Input data:

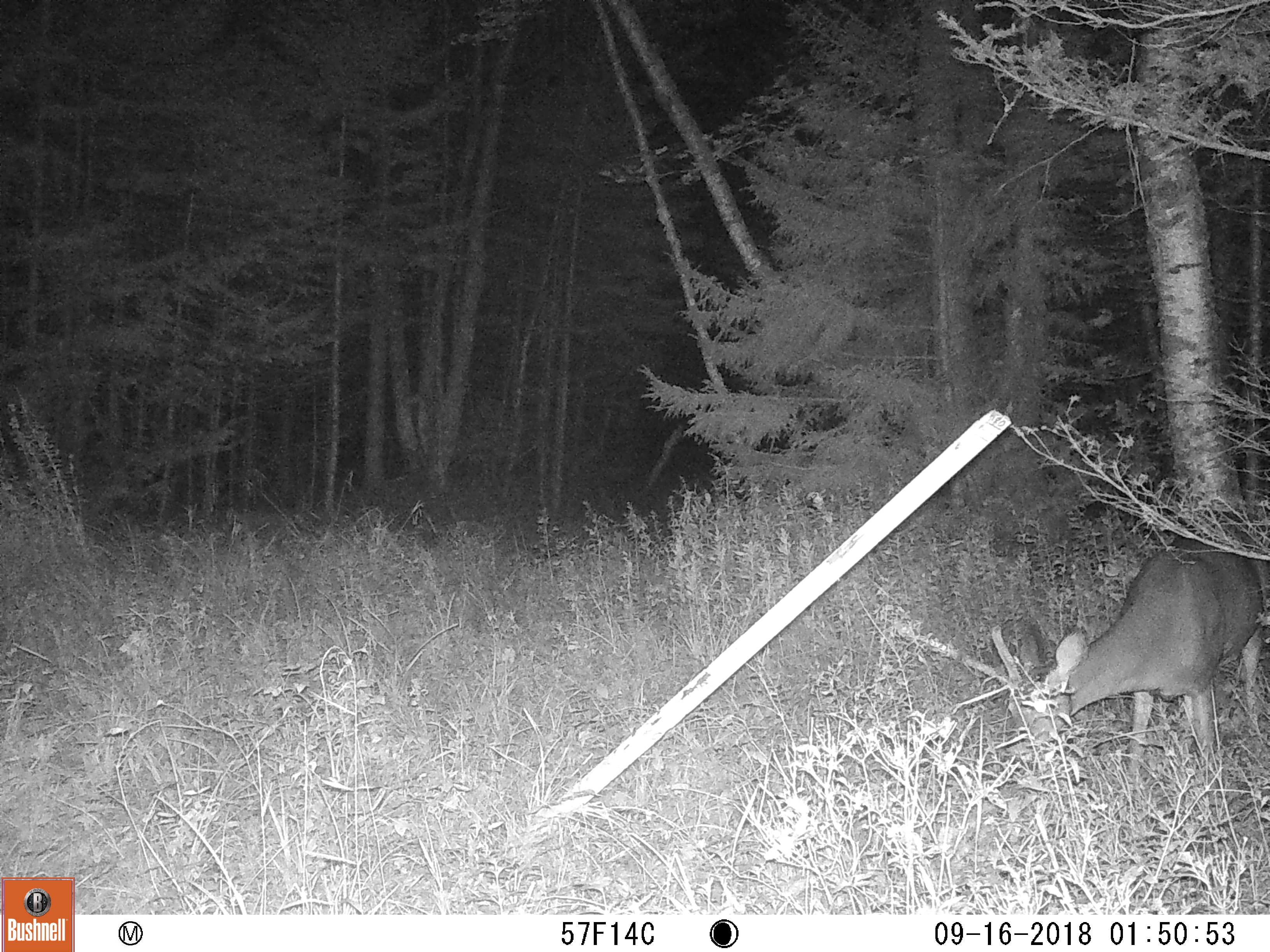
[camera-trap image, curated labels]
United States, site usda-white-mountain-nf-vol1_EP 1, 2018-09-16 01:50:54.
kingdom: Animalia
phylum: Chordata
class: Mammalia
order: Artiodactyla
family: Cervidae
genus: Odocoileus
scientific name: Odocoileus virginianus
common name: white-tailed deer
White-tailed deer (Odocoileus virginianus).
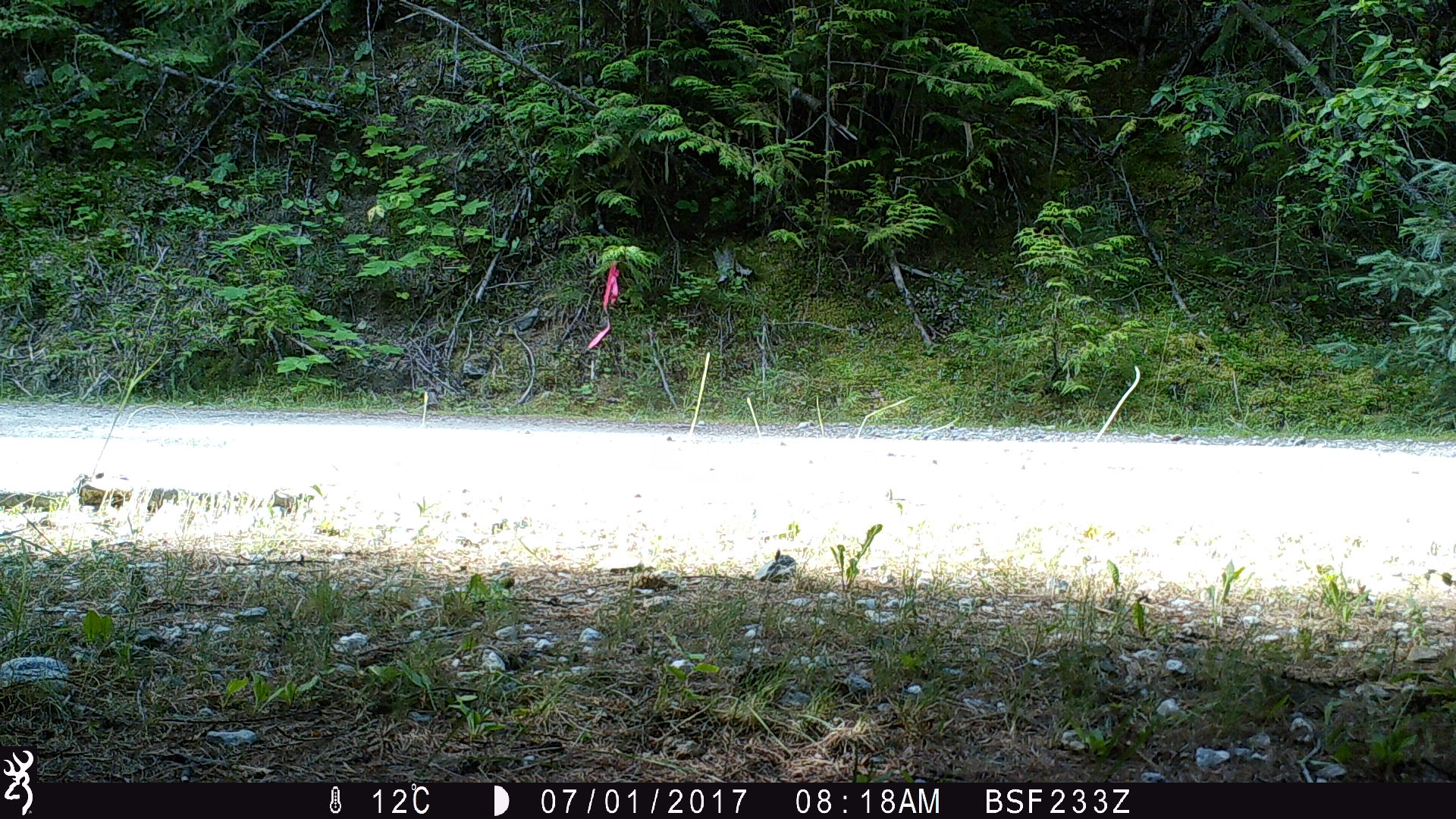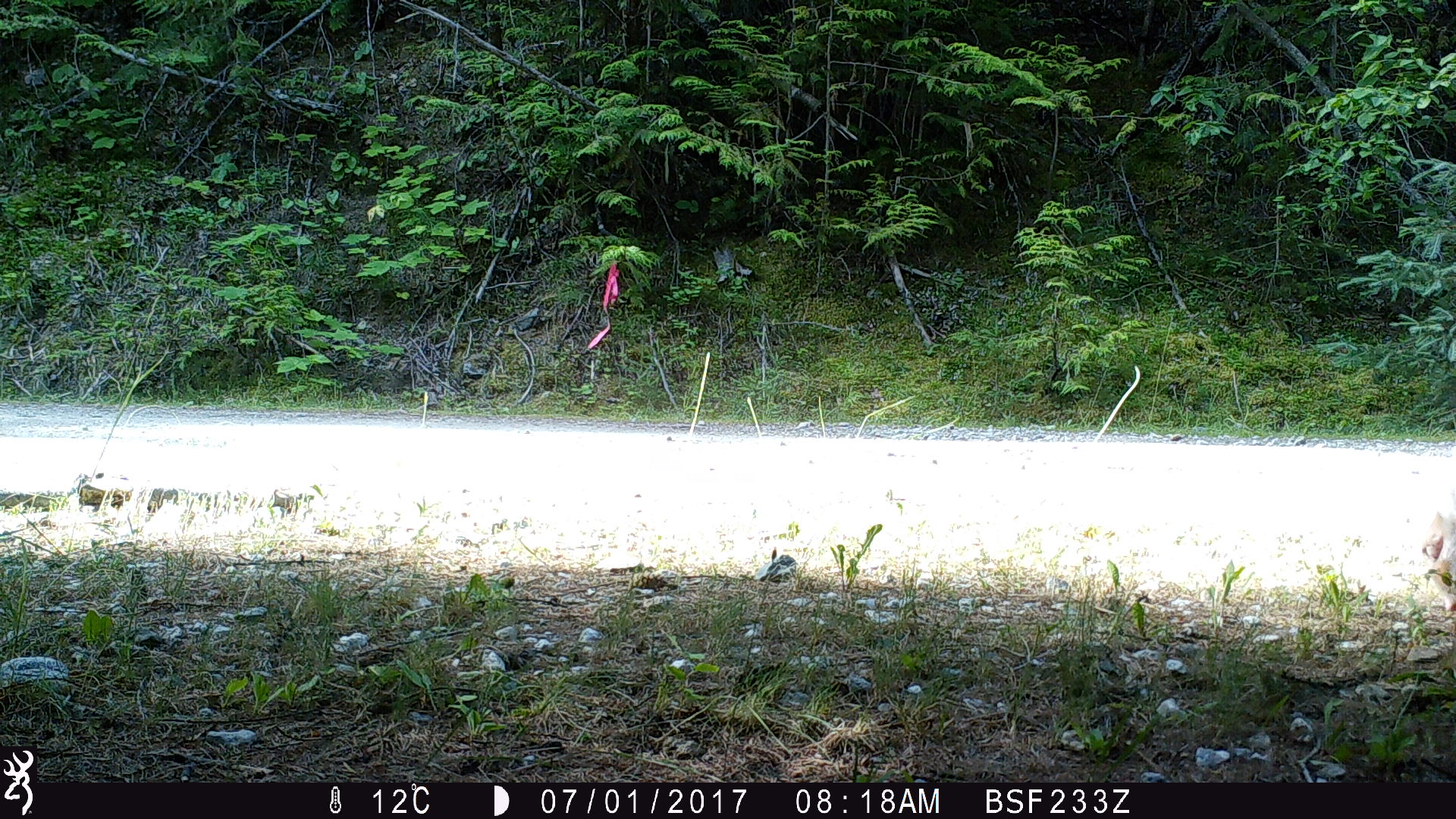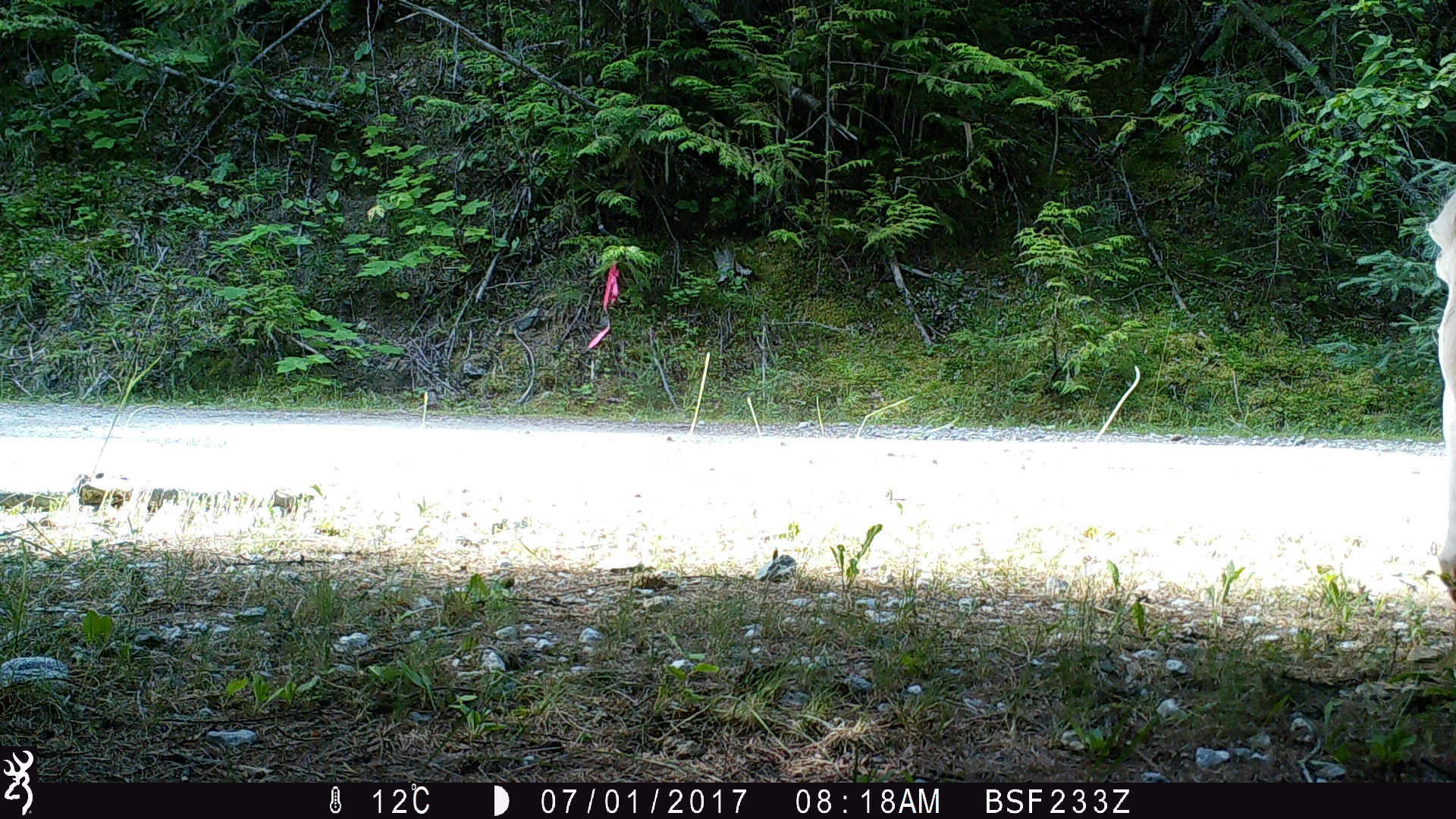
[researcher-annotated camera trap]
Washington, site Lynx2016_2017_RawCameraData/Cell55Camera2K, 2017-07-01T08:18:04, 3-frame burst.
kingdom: Animalia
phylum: Chordata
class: Mammalia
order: Artiodactyla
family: Bovidae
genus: Bos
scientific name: Bos taurus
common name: domestic cattle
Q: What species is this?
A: Domestic cattle (Bos taurus).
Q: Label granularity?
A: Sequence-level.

What to do:
Where an entry contains an image, leave the image out; otherwise retype everything exactly.

Written solution:
[camera-trap image, curated labels]
United States, site usda-white-mountain-nf-vol1_EP 1, 2018-09-16 01:50:54.
kingdom: Animalia
phylum: Chordata
class: Mammalia
order: Artiodactyla
family: Cervidae
genus: Odocoileus
scientific name: Odocoileus virginianus
common name: white-tailed deer
White-tailed deer (Odocoileus virginianus).
[researcher-annotated camera trap]
Washington, site Lynx2016_2017_RawCameraData/Cell55Camera2K, 2017-07-01T08:18:04, 3-frame burst.
kingdom: Animalia
phylum: Chordata
class: Mammalia
order: Artiodactyla
family: Bovidae
genus: Bos
scientific name: Bos taurus
common name: domestic cattle
Q: What species is this?
A: Domestic cattle (Bos taurus).
Q: Label granularity?
A: Sequence-level.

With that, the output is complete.